Audio-to-score alignment is a technique, where the symbolic representation of a piece of music is synchronized to the audio signal of a recorded performance, such that the onset time of each individual note can be extracted and tempo curves can be computed. A standard algorithm used for alignment is Dynamic Time Warping. However this methods suffers from the shortcoming that notes which are played simultaneously in the score will always be aligned to the same time frame within the audio signal.

We have introduced two post-processing methods, which are not only able to overcome the flaw, but also to generally increase the accuracy of extracted note onsets. The first one facilitates tone models, trained in advance. The audio spectrum is then factorized using a dictionary of these models, such that the activation energy of each model over time is obtained. In cases where a note is played only once within a certain time span, the frame where the maximal increase in this activation energy occurs is a very accurate estimator for the onset time.
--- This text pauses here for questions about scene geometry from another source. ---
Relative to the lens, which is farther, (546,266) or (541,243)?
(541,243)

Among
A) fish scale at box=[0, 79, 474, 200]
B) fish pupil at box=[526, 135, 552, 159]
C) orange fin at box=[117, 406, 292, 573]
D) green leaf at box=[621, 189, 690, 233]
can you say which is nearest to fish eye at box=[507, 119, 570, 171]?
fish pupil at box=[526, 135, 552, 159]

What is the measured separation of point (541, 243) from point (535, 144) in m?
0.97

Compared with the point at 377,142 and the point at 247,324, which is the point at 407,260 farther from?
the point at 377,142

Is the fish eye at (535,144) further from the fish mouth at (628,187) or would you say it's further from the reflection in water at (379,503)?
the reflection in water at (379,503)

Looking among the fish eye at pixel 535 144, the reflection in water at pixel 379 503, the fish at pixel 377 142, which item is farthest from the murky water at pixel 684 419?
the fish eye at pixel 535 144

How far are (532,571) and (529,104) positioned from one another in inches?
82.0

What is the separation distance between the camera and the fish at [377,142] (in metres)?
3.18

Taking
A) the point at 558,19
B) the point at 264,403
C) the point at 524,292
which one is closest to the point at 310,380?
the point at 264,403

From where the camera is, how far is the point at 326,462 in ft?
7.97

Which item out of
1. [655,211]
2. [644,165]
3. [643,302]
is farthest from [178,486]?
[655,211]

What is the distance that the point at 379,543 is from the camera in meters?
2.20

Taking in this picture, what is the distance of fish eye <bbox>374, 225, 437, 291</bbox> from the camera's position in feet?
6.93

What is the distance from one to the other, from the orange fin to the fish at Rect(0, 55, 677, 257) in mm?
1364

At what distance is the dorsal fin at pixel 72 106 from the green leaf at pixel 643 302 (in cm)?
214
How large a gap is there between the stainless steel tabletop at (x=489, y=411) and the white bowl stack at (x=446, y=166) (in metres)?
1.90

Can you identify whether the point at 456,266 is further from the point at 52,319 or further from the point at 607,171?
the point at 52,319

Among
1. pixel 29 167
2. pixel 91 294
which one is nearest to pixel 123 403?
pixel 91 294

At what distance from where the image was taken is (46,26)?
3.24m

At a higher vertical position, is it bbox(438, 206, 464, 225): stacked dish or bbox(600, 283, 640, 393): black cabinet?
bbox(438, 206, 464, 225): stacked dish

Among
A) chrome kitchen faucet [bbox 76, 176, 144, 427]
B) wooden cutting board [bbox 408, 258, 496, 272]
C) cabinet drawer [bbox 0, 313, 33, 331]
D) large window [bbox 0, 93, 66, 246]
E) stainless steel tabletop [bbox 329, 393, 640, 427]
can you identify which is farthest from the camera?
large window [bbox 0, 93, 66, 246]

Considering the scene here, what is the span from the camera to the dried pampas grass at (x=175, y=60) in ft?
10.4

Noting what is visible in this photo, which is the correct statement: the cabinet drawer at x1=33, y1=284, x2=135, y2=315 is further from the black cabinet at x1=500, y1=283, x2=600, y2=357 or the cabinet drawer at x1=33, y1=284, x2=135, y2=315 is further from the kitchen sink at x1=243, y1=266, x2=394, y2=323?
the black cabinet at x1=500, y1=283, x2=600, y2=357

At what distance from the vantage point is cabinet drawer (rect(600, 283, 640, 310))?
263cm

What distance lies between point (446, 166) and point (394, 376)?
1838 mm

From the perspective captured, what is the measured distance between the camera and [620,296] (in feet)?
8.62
However, there are ambiguous cases, where notes are repeated and no significant peak of activation energy is found. In these cases a second revision is done by investigating the energy increase in the frequency band, corresponding to the notes fundamental frequency. Energy increases are weighted using a Gaussian window around the initial onset estimate, considering its robustness.

We have shown that this method results in more than 90% of all notes being aligned with a temporal deviation from the real onset time of less than 50ms and almost 50% of the notes with an error smaller than 10 ms. The test data used consists of several Mozart sonatas, comprising more than 30.000 notes.